Exercise objective
Once the pictures are set aside, transcribe the remaining data exactly.
________________
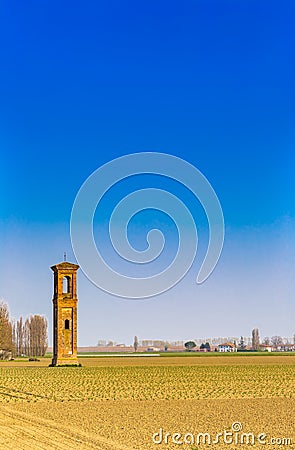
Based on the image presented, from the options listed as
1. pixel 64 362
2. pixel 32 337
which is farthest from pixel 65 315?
pixel 32 337

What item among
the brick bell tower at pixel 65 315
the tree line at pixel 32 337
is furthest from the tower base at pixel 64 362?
the tree line at pixel 32 337

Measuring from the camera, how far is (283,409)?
2511cm

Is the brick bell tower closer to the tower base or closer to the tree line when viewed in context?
the tower base

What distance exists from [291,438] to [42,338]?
114707mm

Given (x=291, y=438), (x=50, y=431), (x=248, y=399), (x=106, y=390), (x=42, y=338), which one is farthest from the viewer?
(x=42, y=338)

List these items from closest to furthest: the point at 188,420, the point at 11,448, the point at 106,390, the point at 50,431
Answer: the point at 11,448 → the point at 50,431 → the point at 188,420 → the point at 106,390

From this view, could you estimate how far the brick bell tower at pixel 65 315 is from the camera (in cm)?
6900

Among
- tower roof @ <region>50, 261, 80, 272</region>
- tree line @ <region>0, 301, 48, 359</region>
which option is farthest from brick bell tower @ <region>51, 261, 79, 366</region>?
tree line @ <region>0, 301, 48, 359</region>

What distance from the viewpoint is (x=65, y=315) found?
69750 mm

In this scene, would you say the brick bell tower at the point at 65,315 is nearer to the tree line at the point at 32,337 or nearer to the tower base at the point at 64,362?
the tower base at the point at 64,362

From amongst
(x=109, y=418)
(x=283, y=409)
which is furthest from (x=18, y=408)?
(x=283, y=409)

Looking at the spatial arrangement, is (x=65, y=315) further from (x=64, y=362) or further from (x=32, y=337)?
(x=32, y=337)

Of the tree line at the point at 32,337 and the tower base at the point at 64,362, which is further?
the tree line at the point at 32,337

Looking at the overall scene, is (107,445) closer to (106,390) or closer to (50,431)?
(50,431)
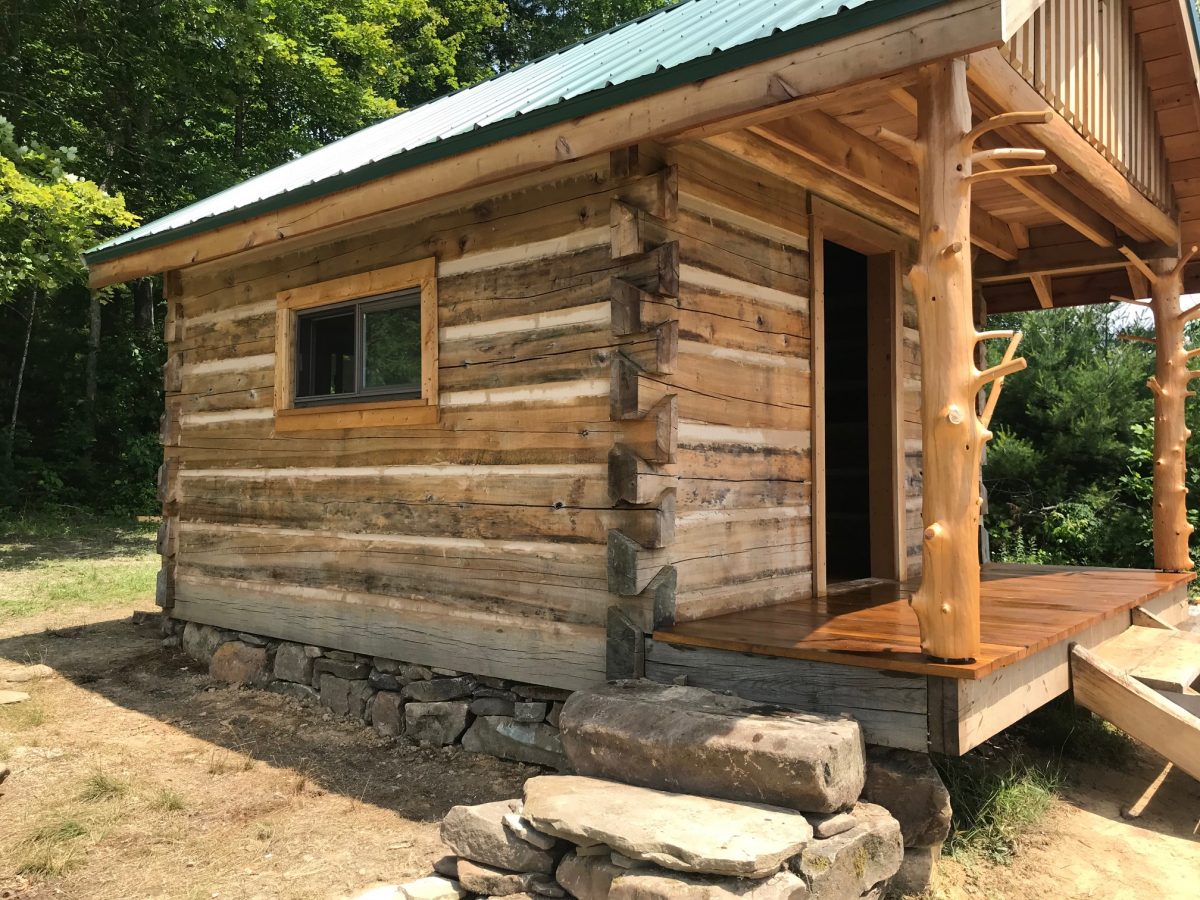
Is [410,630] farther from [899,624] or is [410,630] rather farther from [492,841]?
[899,624]

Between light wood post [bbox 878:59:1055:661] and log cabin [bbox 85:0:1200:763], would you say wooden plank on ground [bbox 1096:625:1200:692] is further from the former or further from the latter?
light wood post [bbox 878:59:1055:661]

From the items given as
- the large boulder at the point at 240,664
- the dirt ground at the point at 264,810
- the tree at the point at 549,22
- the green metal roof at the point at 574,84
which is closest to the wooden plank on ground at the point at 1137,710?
the dirt ground at the point at 264,810

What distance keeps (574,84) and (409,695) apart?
375cm

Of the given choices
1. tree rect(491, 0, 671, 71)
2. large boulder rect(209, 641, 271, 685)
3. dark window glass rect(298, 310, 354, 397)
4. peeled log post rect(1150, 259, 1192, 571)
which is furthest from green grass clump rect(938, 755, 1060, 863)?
tree rect(491, 0, 671, 71)

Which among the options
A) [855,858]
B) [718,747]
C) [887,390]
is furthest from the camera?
[887,390]

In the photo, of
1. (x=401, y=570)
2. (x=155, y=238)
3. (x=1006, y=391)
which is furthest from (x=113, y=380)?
(x=1006, y=391)

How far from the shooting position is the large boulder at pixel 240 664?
695 cm

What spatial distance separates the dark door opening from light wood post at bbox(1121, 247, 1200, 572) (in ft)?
6.62

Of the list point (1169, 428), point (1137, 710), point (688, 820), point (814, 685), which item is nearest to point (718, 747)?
point (688, 820)

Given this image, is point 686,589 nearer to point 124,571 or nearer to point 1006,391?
point 124,571

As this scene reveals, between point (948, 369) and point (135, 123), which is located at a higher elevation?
point (135, 123)

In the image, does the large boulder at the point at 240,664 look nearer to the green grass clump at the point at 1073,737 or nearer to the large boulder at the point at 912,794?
the large boulder at the point at 912,794

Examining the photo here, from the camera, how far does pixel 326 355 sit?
22.1ft

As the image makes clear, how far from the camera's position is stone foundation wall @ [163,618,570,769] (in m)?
5.20
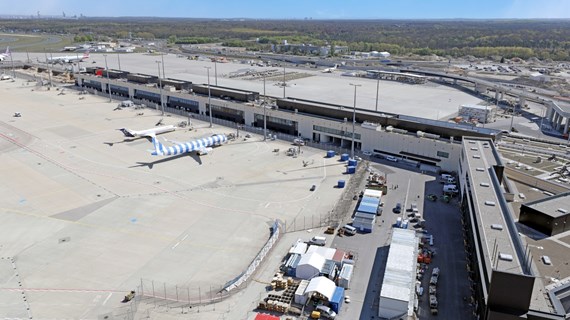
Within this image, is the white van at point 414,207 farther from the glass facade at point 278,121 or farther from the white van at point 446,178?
the glass facade at point 278,121

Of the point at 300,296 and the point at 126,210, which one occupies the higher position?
the point at 300,296

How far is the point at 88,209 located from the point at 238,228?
21.6m

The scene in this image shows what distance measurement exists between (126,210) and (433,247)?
132 feet

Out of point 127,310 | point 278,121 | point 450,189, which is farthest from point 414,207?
point 278,121

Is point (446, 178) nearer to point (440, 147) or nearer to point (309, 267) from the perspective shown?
point (440, 147)

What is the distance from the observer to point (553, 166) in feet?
214

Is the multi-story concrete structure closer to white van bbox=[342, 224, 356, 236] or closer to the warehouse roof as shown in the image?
the warehouse roof

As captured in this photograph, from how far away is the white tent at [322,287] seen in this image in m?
39.8

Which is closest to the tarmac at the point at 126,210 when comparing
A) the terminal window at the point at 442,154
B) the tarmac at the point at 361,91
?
the terminal window at the point at 442,154

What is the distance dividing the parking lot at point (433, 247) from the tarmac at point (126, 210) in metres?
8.79

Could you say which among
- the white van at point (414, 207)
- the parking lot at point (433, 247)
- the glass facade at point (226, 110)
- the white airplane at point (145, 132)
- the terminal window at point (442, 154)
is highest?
the glass facade at point (226, 110)

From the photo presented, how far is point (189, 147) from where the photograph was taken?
7944 centimetres

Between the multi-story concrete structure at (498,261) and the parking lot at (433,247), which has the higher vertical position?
the multi-story concrete structure at (498,261)

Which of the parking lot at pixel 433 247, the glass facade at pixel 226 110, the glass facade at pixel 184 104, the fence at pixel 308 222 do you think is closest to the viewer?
the parking lot at pixel 433 247
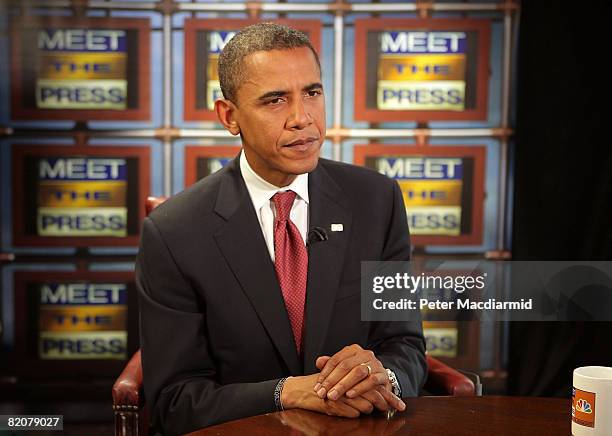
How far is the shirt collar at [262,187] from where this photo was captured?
1.87m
________________
Solution to this exercise
Based on the image presented, from the options listed as
1. pixel 64 362
2. pixel 32 337
which is farthest from pixel 65 315?
pixel 32 337

What item among
the brick bell tower at pixel 65 315
the tree line at pixel 32 337
is furthest from the tower base at pixel 64 362?
the tree line at pixel 32 337

Measuring from the camera, how far is (283,409)?
2511cm

Is the brick bell tower closer to the tower base or closer to the tree line when viewed in context?
the tower base

What distance exists from [291,438] to [42,338]?
114707mm

Given (x=291, y=438), (x=50, y=431), (x=248, y=399), (x=106, y=390), (x=42, y=338), which one is farthest from the viewer?
(x=42, y=338)

List these items from closest to furthest: the point at 188,420, the point at 11,448, the point at 106,390, the point at 50,431
Answer: the point at 11,448 → the point at 50,431 → the point at 188,420 → the point at 106,390

From this view, could you estimate how far the brick bell tower at pixel 65 315 is from the camera (in cm)?
6900

Among
- tower roof @ <region>50, 261, 80, 272</region>
- tree line @ <region>0, 301, 48, 359</region>
which option is farthest from brick bell tower @ <region>51, 261, 79, 366</region>?
tree line @ <region>0, 301, 48, 359</region>

What distance from the viewpoint is (x=65, y=315) found?
69750 mm

In this scene, would you say the brick bell tower at the point at 65,315 is nearer to the tree line at the point at 32,337 or nearer to the tower base at the point at 64,362?
the tower base at the point at 64,362

From amongst
(x=109, y=418)
(x=283, y=409)
which is furthest from (x=18, y=408)?
(x=283, y=409)

Looking at the spatial arrangement, is (x=65, y=315) further from (x=64, y=362) or further from (x=32, y=337)?
(x=32, y=337)

Of the tree line at the point at 32,337 and the tower base at the point at 64,362, which is further?
the tree line at the point at 32,337

Looking at the overall scene, is (107,445) closer to (106,390) or closer to (50,431)?
(50,431)
Is [410,630] farther from [899,624] or is [410,630] rather farther from [492,841]?
[899,624]

Between light wood post [bbox 878:59:1055:661] and log cabin [bbox 85:0:1200:763], would you say wooden plank on ground [bbox 1096:625:1200:692] is further from the former or further from the latter?
light wood post [bbox 878:59:1055:661]

From the items given as
- the large boulder at the point at 240,664
- the dirt ground at the point at 264,810
- the tree at the point at 549,22
- the green metal roof at the point at 574,84
which is closest to the wooden plank on ground at the point at 1137,710?
the dirt ground at the point at 264,810

What distance keeps (574,84) and (409,695) apart?
375cm

Of the given choices
1. tree rect(491, 0, 671, 71)
2. large boulder rect(209, 641, 271, 685)
3. dark window glass rect(298, 310, 354, 397)
4. peeled log post rect(1150, 259, 1192, 571)
which is furthest from green grass clump rect(938, 755, 1060, 863)?
tree rect(491, 0, 671, 71)

Which among the options
A) [855,858]
B) [718,747]
C) [887,390]
is furthest from the camera?
[887,390]

In the photo, of
1. (x=401, y=570)
2. (x=155, y=238)
3. (x=1006, y=391)
which is furthest from (x=113, y=380)?
(x=1006, y=391)

How far from the shooting position is the large boulder at pixel 240 664?
695 cm

What spatial distance separates the dark door opening from light wood post at bbox(1121, 247, 1200, 572) (in ft)?
6.62

Of the list point (1169, 428), point (1137, 710), point (688, 820), point (814, 685), which item is nearest to point (718, 747)?
point (688, 820)

Given this image, is point 686,589 nearer to point 124,571 or nearer to point 1006,391?
point 124,571

As this scene reveals, between point (948, 369) and point (135, 123), which is located at a higher elevation?
point (135, 123)

In the image, does the large boulder at the point at 240,664 look nearer to the green grass clump at the point at 1073,737 or nearer to the large boulder at the point at 912,794?
the large boulder at the point at 912,794

Examining the photo here, from the camera, how far does pixel 326 355 sit?
22.1ft

As the image makes clear, how far from the camera's position is stone foundation wall @ [163,618,570,769] (in m)?
5.20
Within this image, is the white van at point 414,207 farther from the glass facade at point 278,121 or farther from the white van at point 446,178?
the glass facade at point 278,121

Of the point at 300,296 and the point at 126,210, which one occupies the higher position?
the point at 300,296

How far is the point at 88,209 located from the point at 238,228?
21.6m

The scene in this image shows what distance measurement exists between (126,210) and (433,247)?
132 feet

Out of point 127,310 | point 278,121 | point 450,189, which is farthest from point 414,207?
point 278,121

Is point (446, 178) nearer to point (440, 147) or nearer to point (309, 267) from the perspective shown?
point (440, 147)

What is the distance from the observer to point (553, 166) in feet?
214

Is the multi-story concrete structure closer to white van bbox=[342, 224, 356, 236] or closer to the warehouse roof as shown in the image?
the warehouse roof

As captured in this photograph, from how far away is the white tent at [322,287] seen in this image in m?
39.8

Which is closest to the tarmac at the point at 126,210 when comparing
A) the terminal window at the point at 442,154
B) the tarmac at the point at 361,91
?
the terminal window at the point at 442,154

What is the distance dividing the parking lot at point (433, 247) from the tarmac at point (126, 210) in metres?
8.79

Could you say which among
- the white van at point (414, 207)
- the parking lot at point (433, 247)
- the glass facade at point (226, 110)
- the white airplane at point (145, 132)
- the terminal window at point (442, 154)
is highest?
the glass facade at point (226, 110)

From the photo presented, how far is point (189, 147) from where the photograph was taken?
7944 centimetres

Between the multi-story concrete structure at (498,261) and the parking lot at (433,247), which has the higher vertical position?
the multi-story concrete structure at (498,261)

Which of the parking lot at pixel 433 247, the glass facade at pixel 226 110, the glass facade at pixel 184 104, the fence at pixel 308 222 do you think is closest to the viewer?
the parking lot at pixel 433 247
How far is the shirt collar at [262,187] from where this photo was captured?
1.87m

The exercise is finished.